*Objective*:
What is needed is the run of lines from the one with "In the scene presented" through the close of the data, set down exactly.

Extracted data entries
....

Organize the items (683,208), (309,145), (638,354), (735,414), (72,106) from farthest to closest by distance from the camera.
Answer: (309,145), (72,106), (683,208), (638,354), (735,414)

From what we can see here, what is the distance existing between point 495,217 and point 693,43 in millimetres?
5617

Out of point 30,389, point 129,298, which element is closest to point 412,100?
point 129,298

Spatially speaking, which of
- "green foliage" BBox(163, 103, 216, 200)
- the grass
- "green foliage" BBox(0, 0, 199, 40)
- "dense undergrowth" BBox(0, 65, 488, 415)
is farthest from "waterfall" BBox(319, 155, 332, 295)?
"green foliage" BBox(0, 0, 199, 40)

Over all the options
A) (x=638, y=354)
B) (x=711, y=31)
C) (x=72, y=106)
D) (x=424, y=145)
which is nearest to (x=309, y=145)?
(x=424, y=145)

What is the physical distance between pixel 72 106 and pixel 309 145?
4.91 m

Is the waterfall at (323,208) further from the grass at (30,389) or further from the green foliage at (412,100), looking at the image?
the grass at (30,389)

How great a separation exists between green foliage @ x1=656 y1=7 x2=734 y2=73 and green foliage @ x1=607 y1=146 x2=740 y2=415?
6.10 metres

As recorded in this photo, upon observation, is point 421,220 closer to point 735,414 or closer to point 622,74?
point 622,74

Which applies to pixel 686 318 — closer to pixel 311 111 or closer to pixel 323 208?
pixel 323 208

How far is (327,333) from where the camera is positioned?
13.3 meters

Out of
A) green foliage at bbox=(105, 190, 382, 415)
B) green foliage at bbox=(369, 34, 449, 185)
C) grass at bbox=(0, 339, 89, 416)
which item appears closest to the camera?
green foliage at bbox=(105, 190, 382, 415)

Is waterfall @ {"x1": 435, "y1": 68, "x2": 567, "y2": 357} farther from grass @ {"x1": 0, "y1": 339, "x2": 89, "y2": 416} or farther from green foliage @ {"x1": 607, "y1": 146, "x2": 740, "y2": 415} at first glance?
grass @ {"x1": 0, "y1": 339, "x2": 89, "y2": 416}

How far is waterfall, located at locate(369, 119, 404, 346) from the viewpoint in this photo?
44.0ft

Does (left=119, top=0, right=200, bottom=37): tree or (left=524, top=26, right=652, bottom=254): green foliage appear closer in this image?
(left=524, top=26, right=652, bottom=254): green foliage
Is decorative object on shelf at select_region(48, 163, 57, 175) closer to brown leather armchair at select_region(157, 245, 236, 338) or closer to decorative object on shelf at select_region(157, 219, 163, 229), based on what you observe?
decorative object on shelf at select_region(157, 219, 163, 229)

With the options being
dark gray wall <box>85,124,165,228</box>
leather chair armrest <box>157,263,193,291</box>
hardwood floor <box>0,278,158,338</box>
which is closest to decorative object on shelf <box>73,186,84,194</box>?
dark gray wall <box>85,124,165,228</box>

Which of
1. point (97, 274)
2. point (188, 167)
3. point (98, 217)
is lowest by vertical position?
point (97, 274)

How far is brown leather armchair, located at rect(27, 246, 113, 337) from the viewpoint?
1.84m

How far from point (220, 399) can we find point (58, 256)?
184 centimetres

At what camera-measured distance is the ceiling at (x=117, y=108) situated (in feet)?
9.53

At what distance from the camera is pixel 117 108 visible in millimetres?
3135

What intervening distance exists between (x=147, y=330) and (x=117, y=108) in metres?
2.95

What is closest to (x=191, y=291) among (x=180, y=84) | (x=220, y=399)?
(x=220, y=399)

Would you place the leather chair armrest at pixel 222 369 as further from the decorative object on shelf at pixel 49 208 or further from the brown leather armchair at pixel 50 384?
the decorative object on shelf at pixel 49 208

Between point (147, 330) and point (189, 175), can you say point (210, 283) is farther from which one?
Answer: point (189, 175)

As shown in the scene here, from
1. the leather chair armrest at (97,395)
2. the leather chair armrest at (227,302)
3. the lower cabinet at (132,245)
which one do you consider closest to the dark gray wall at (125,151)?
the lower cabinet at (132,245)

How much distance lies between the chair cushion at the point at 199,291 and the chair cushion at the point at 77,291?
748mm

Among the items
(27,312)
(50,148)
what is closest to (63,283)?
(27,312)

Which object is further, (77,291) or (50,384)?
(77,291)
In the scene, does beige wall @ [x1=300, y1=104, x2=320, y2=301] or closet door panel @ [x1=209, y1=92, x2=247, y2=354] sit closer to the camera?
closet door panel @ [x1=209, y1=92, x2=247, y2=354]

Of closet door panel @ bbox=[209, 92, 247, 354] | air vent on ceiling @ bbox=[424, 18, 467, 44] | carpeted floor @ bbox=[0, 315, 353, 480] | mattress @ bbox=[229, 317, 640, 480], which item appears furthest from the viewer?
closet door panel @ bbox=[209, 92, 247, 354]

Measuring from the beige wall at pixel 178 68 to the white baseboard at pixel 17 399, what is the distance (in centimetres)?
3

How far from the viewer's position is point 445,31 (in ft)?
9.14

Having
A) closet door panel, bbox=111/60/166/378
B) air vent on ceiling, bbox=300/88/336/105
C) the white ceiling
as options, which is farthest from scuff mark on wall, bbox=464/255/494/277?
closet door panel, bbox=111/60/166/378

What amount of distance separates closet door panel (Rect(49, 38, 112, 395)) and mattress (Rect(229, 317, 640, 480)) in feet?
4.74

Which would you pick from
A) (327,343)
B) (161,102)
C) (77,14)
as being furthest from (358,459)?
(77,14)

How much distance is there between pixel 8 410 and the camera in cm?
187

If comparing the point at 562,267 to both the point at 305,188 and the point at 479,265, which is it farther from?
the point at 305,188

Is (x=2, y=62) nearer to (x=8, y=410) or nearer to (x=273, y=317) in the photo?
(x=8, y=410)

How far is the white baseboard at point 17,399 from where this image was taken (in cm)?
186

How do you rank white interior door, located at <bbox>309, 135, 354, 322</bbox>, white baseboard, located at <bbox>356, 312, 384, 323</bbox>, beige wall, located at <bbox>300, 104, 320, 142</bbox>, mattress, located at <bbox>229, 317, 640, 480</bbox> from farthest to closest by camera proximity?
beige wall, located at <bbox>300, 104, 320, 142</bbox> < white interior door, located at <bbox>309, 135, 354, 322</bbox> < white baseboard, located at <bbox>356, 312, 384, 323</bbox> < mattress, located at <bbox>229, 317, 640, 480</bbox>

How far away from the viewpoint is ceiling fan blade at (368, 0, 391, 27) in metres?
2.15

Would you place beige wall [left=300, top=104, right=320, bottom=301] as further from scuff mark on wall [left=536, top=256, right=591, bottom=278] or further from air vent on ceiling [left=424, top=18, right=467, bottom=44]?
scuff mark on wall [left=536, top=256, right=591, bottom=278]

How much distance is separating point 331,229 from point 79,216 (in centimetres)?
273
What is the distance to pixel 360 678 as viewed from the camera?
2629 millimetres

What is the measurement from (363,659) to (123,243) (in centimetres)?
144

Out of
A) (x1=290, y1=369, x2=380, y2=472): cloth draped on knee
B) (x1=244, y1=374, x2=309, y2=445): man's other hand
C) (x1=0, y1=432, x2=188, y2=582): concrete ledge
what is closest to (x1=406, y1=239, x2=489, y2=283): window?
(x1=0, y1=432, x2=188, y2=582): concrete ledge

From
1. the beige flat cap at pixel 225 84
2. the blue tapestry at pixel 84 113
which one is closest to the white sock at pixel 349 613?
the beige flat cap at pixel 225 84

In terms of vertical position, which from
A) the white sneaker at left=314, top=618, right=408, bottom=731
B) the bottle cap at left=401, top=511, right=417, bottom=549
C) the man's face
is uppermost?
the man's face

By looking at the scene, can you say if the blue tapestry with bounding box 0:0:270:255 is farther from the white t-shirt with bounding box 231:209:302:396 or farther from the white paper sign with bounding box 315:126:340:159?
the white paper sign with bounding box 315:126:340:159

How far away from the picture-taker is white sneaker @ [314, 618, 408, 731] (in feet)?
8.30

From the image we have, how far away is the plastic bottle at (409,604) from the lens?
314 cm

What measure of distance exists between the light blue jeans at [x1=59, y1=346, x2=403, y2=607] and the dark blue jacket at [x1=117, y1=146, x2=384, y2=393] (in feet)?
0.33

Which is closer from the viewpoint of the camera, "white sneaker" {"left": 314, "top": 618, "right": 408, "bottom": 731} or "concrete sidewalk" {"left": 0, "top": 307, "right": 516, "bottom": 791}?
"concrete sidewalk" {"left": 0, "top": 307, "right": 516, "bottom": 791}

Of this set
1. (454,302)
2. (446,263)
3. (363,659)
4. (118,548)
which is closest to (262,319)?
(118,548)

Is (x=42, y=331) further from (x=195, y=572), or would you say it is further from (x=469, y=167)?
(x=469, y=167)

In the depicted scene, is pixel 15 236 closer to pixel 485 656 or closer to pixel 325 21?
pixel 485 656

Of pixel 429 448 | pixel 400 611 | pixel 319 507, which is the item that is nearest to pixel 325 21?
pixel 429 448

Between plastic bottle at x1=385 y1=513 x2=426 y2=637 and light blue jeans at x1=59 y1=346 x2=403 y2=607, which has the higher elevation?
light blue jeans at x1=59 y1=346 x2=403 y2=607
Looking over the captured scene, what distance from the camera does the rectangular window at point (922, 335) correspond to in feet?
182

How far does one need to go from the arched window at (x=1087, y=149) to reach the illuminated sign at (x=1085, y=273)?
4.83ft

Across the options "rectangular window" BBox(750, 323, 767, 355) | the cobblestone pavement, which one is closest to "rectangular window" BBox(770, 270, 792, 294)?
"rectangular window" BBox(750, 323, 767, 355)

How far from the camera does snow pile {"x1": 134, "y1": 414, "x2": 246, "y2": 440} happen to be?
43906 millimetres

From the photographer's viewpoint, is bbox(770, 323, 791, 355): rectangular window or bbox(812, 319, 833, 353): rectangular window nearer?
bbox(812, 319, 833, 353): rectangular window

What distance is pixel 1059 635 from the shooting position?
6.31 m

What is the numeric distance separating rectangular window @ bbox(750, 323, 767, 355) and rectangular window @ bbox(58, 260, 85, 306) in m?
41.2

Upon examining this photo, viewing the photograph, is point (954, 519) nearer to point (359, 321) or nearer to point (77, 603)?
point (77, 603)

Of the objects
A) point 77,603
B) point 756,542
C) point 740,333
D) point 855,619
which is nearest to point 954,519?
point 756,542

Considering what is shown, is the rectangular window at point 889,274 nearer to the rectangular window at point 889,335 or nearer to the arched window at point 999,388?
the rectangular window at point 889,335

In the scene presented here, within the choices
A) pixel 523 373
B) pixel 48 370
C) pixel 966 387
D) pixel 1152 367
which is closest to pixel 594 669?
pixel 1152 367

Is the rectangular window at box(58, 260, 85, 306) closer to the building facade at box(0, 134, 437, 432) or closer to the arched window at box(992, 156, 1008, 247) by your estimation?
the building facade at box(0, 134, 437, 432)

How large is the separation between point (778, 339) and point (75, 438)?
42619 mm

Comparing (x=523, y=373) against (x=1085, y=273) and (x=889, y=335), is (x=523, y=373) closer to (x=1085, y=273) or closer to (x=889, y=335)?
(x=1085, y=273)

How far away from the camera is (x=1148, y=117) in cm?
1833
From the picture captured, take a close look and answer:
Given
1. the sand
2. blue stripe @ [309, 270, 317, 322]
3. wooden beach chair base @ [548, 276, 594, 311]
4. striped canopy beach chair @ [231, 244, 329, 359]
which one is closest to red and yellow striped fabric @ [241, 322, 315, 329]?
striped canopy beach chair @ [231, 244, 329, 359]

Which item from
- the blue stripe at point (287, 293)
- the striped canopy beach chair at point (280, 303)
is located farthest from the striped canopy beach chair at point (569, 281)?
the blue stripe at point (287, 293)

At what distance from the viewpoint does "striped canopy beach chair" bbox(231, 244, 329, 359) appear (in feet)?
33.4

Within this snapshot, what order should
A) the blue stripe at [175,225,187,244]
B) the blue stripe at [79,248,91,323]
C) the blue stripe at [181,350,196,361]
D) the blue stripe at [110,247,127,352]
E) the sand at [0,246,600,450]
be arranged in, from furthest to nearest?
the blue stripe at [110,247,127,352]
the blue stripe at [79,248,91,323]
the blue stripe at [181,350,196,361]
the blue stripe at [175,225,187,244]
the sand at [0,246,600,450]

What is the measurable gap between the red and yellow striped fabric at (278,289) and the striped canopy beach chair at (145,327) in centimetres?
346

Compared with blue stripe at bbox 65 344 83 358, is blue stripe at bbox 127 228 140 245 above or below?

....

*Task solution*:
In the scene presented here, within the choices
A) pixel 523 373
B) pixel 48 370
C) pixel 966 387
D) pixel 1152 367
which is closest to pixel 594 669?
pixel 1152 367

Is the rectangular window at box(58, 260, 85, 306) closer to the building facade at box(0, 134, 437, 432) or closer to the arched window at box(992, 156, 1008, 247) by your estimation?
the building facade at box(0, 134, 437, 432)

How large is the separation between point (778, 339) and point (75, 438)?
42619 mm

Comparing (x=523, y=373) against (x=1085, y=273) and (x=889, y=335), is (x=523, y=373) closer to (x=1085, y=273) or closer to (x=889, y=335)?
(x=1085, y=273)

How far away from the camera is (x=1148, y=117) in cm?
1833
From the picture captured, take a close look and answer:
Given
1. the sand
2. blue stripe @ [309, 270, 317, 322]
3. wooden beach chair base @ [548, 276, 594, 311]
4. striped canopy beach chair @ [231, 244, 329, 359]
which one is closest to red and yellow striped fabric @ [241, 322, 315, 329]?
striped canopy beach chair @ [231, 244, 329, 359]

Which item from
- the blue stripe at point (287, 293)
- the striped canopy beach chair at point (280, 303)
is located farthest from the striped canopy beach chair at point (569, 281)?
the blue stripe at point (287, 293)

At what distance from the viewpoint does "striped canopy beach chair" bbox(231, 244, 329, 359) appear (in feet)?
33.4

Within this snapshot, what order should
A) the blue stripe at [175,225,187,244]
B) the blue stripe at [79,248,91,323]
C) the blue stripe at [181,350,196,361]
D) the blue stripe at [110,247,127,352]
E) the sand at [0,246,600,450]
be arranged in, from furthest to nearest?
the blue stripe at [110,247,127,352]
the blue stripe at [79,248,91,323]
the blue stripe at [181,350,196,361]
the blue stripe at [175,225,187,244]
the sand at [0,246,600,450]

What is the measurable gap between the red and yellow striped fabric at (278,289) and the striped canopy beach chair at (145,327) in centimetres?
346

Compared with blue stripe at bbox 65 344 83 358, is blue stripe at bbox 127 228 140 245 above or below?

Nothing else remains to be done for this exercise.